[PATCH] mm/shuffle.c: optimize add_to_free_area_random()

* [PATCH] mm/shuffle.c: optimize add_to_free_area_random()
@ 2020-03-17 13:50 George Spelvin
  2020-03-17 21:44 ` Kees Cook
  0 siblings, 1 reply; 25+ messages in thread
From: George Spelvin @ 2020-03-17 13:50 UTC (permalink / raw)
  To: Dan Williams, linux-mm; +Cc: Kees Cook, Andrew Morton, lkml

First, use long rather than u64 for the bit buffer type, which
is significantly more efficient on 32-bit processors.

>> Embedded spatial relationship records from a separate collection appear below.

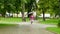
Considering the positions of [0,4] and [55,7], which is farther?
[55,7]

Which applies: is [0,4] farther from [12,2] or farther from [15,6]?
[15,6]

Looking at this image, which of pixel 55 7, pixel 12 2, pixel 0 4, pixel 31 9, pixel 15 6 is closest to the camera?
pixel 0 4

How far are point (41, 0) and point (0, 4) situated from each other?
1772 centimetres

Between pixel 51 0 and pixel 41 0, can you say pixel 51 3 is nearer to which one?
pixel 51 0

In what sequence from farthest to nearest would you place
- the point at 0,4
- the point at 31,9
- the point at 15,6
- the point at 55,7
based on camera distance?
the point at 31,9, the point at 55,7, the point at 15,6, the point at 0,4

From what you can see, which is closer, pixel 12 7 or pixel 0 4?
pixel 0 4

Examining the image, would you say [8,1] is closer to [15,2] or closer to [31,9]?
[15,2]

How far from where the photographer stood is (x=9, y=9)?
29344 millimetres

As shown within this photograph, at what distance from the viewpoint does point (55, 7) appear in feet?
126

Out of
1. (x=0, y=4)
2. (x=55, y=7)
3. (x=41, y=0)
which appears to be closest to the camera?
(x=0, y=4)

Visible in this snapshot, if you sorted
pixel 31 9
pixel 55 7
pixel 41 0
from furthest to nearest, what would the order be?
pixel 31 9
pixel 41 0
pixel 55 7

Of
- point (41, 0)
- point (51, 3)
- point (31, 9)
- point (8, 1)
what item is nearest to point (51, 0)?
point (51, 3)

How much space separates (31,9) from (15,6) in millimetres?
45733

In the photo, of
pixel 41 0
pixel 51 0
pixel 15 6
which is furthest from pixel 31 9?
pixel 15 6
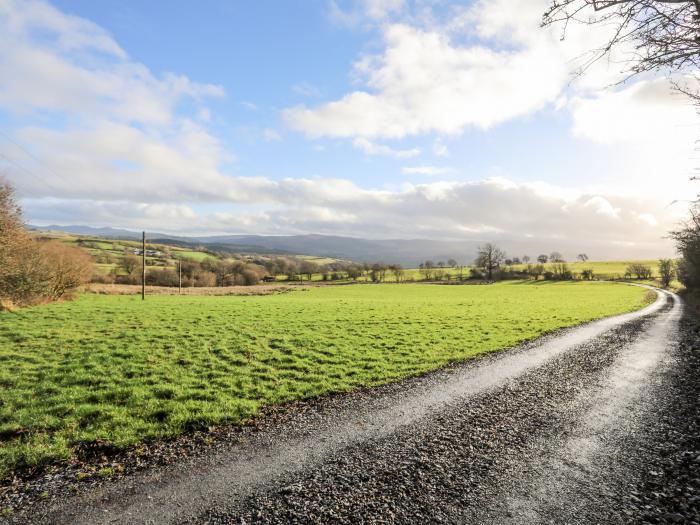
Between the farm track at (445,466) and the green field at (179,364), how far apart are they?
2.06 m

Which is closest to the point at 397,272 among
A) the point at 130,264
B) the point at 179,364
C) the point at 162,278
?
the point at 162,278

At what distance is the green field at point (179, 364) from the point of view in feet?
28.6

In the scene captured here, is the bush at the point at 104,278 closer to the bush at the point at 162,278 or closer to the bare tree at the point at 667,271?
the bush at the point at 162,278

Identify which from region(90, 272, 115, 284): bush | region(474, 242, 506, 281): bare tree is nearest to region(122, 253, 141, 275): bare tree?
region(90, 272, 115, 284): bush

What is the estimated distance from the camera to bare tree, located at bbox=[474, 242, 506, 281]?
117 metres

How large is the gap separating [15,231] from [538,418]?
38.8 metres

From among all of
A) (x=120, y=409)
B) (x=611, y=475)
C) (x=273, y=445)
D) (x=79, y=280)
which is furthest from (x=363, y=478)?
(x=79, y=280)

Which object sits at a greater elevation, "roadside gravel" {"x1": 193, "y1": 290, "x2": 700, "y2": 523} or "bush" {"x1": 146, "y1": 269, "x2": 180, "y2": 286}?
"roadside gravel" {"x1": 193, "y1": 290, "x2": 700, "y2": 523}

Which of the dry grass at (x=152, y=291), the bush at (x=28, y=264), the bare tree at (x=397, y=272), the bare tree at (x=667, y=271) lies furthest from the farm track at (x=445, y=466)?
the bare tree at (x=397, y=272)

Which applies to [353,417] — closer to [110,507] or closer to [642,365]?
[110,507]

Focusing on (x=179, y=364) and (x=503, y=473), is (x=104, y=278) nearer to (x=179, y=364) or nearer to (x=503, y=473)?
(x=179, y=364)

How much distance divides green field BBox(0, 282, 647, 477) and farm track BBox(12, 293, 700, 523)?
6.75ft

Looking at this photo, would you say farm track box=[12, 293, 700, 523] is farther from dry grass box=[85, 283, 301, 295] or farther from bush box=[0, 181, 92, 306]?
dry grass box=[85, 283, 301, 295]

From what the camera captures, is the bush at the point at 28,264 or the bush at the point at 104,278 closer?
the bush at the point at 28,264
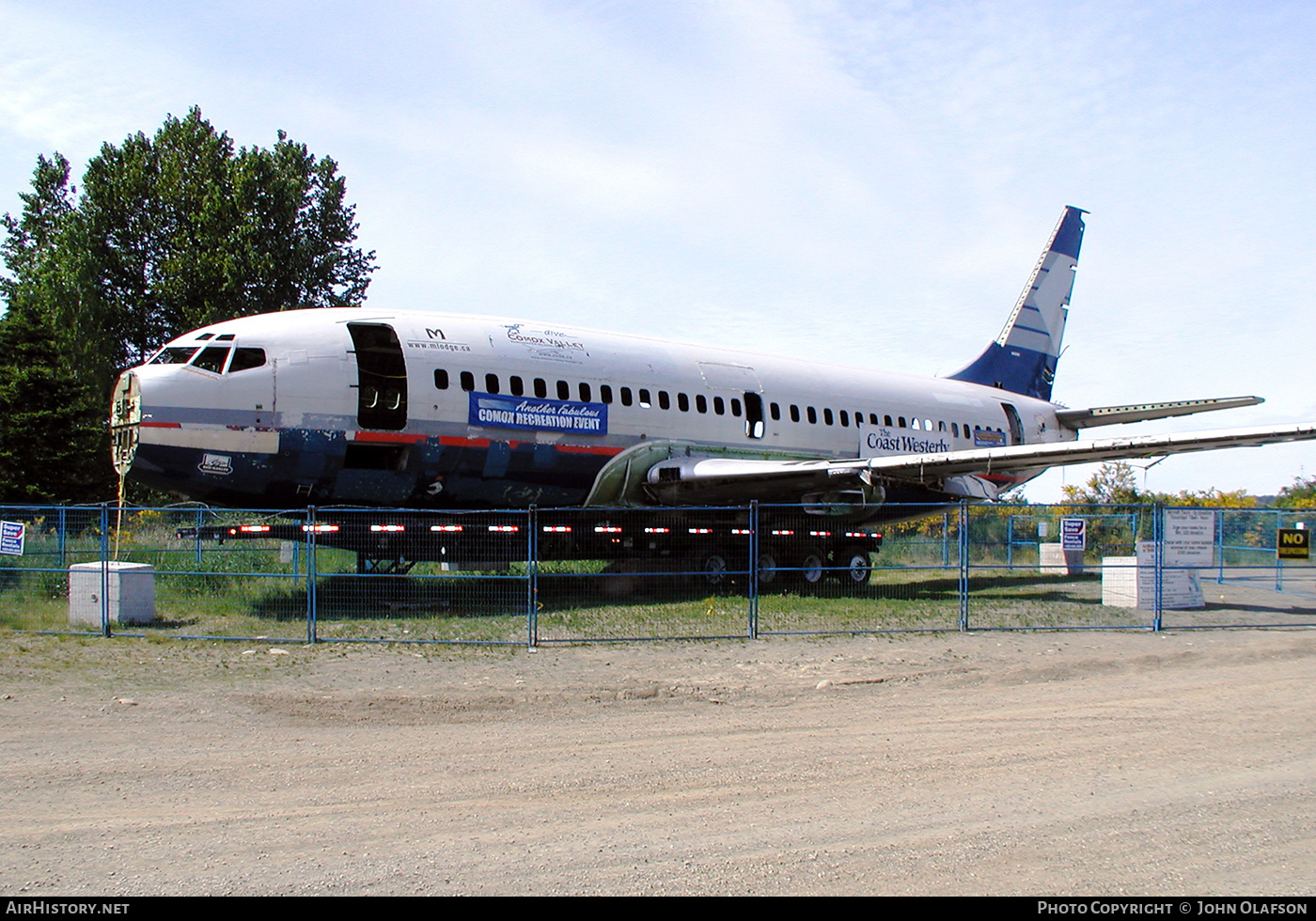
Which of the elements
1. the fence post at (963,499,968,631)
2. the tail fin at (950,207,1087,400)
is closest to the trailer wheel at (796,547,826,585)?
the fence post at (963,499,968,631)

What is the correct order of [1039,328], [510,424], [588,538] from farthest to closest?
1. [1039,328]
2. [588,538]
3. [510,424]

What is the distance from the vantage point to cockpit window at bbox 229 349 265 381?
14.4 metres

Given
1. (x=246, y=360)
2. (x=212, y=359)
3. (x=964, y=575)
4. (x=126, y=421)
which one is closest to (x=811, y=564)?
(x=964, y=575)

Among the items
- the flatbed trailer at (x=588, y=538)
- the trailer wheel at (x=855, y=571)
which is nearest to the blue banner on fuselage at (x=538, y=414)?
the flatbed trailer at (x=588, y=538)

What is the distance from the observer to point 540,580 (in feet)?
62.1

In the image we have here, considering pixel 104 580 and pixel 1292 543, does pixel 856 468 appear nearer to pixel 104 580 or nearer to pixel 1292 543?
pixel 1292 543

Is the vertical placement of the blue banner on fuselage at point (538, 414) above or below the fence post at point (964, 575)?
above

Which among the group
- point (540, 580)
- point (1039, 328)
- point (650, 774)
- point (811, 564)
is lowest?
point (650, 774)

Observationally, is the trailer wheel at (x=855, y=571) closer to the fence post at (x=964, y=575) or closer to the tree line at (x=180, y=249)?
the fence post at (x=964, y=575)

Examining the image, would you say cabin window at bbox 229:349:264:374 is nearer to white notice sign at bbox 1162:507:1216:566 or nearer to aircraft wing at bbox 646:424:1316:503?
aircraft wing at bbox 646:424:1316:503

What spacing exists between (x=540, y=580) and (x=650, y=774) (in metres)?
12.4

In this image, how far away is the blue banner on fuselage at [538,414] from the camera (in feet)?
52.7

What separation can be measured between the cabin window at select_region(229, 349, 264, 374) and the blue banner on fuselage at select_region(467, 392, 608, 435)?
3213mm

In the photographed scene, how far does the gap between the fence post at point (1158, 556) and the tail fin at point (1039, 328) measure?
12.3 m
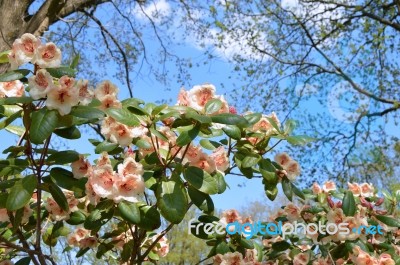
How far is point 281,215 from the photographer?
8.25ft

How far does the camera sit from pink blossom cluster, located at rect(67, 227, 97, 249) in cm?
218

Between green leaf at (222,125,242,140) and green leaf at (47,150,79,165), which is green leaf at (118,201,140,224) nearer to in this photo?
green leaf at (47,150,79,165)

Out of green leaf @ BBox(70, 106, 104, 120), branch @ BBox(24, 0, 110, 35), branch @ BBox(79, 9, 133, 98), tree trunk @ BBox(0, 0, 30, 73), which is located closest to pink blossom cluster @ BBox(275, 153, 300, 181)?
green leaf @ BBox(70, 106, 104, 120)

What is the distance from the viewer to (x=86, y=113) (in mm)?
1351

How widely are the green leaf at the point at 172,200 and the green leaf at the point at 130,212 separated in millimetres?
68

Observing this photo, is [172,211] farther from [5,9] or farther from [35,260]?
[5,9]

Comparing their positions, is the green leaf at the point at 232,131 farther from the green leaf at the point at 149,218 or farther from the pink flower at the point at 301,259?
the pink flower at the point at 301,259

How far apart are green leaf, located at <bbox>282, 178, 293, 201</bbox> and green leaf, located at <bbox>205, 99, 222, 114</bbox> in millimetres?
514

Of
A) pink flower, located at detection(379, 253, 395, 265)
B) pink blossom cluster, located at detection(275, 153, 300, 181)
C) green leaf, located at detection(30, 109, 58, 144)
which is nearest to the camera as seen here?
green leaf, located at detection(30, 109, 58, 144)

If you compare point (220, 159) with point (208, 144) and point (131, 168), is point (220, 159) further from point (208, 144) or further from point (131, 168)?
point (131, 168)

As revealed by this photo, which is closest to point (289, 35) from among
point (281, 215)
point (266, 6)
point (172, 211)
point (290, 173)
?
point (266, 6)

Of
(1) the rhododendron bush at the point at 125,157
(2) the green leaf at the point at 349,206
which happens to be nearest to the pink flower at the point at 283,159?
(1) the rhododendron bush at the point at 125,157

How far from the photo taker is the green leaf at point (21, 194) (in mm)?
1344

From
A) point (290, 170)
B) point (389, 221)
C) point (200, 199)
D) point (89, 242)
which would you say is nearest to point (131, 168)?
point (200, 199)
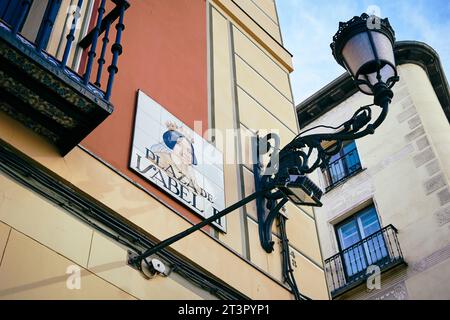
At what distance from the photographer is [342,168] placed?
53.5 feet

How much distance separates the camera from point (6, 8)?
5.45 metres

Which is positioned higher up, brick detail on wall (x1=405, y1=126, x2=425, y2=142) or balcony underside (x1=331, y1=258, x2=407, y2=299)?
brick detail on wall (x1=405, y1=126, x2=425, y2=142)

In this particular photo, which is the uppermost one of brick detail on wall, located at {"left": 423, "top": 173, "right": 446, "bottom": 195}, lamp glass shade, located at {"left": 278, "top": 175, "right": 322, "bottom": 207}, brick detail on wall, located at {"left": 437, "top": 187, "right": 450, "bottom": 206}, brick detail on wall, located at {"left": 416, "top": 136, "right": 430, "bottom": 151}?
brick detail on wall, located at {"left": 416, "top": 136, "right": 430, "bottom": 151}

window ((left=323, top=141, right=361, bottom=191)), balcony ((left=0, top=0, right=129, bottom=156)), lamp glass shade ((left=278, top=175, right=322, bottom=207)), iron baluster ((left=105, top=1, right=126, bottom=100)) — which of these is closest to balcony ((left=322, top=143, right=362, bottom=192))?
window ((left=323, top=141, right=361, bottom=191))

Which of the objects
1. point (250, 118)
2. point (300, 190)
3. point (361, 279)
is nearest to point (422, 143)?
point (361, 279)

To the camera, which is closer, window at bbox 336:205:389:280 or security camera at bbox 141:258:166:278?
security camera at bbox 141:258:166:278

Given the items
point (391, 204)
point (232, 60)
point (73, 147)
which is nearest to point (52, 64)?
point (73, 147)

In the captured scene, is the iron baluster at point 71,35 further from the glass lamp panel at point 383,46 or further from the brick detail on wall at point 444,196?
the brick detail on wall at point 444,196

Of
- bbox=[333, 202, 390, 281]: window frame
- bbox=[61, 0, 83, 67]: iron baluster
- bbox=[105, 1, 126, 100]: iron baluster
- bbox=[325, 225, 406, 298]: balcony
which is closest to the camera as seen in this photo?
bbox=[61, 0, 83, 67]: iron baluster

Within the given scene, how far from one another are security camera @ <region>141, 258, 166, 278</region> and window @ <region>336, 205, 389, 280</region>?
9.74m

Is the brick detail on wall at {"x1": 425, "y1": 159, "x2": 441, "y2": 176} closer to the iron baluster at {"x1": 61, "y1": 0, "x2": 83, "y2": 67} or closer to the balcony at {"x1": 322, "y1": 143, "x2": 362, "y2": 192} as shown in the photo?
the balcony at {"x1": 322, "y1": 143, "x2": 362, "y2": 192}

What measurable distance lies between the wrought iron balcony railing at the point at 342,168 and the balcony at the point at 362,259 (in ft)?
6.82

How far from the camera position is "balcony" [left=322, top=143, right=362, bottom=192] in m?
15.9
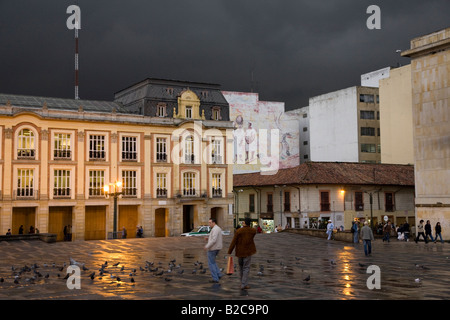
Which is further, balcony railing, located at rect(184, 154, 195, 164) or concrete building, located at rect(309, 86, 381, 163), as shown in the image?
concrete building, located at rect(309, 86, 381, 163)

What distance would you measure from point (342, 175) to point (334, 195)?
6.90 ft

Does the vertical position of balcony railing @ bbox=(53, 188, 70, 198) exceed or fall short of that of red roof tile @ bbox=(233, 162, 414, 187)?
it falls short

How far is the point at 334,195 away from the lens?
5028cm

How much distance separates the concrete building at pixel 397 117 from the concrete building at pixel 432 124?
973 inches

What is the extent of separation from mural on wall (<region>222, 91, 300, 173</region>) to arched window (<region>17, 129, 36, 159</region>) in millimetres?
37077

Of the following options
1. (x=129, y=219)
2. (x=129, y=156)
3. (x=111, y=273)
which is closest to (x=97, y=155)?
(x=129, y=156)

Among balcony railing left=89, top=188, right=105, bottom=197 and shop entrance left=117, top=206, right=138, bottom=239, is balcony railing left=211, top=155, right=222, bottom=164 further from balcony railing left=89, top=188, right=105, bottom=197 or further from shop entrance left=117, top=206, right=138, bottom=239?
balcony railing left=89, top=188, right=105, bottom=197

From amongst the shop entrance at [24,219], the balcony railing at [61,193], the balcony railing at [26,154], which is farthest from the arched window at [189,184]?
the balcony railing at [26,154]

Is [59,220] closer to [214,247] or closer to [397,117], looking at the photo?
[214,247]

Second, avoid the need for a separate rand_bits counter.
rand_bits is never more than 63, so there's always room in rand
for a bit to mark the end of the available bits.  This makes the
shared state atomically updatable, which makes it a lot easier
to reason about race conditions.

Third, use READ_ONCE and WRITE_ONCE.  Without them, the compiler
may spill to the shared static in arbitrarily perverse ways,
and combined with the fact that the code eschews locking, that
is a recipe for hard-to-find bugs.  Now, a race might cause a bit
to be used twice, or get_random_long() to be called redundantly,
but it can't summon nasal daemons.

I've tried a few variants.  Keeping random lsbits with a most-
significant end marker, or using an explicit bool variable rather
than testing r both increase code size slightly.

		x86_64	i386
This code		 94	 95
Explicit bool		103	 99
Lsbits		 99	101
Both		 96	100

Signed-off-by: George Spelvin <lkml@sdf.org>
Cc: Dan Williams <dan.j.williams@intel.com>
Cc: Kees Cook <keescook@chromium.org>
Cc: Andrew Morton <akpm@linux-foundation.org>
Cc: linux-mm@kvack.org
---
 mm/shuffle.c | 21 ++++++++++++---------
 1 file changed, 12 insertions(+), 9 deletions(-)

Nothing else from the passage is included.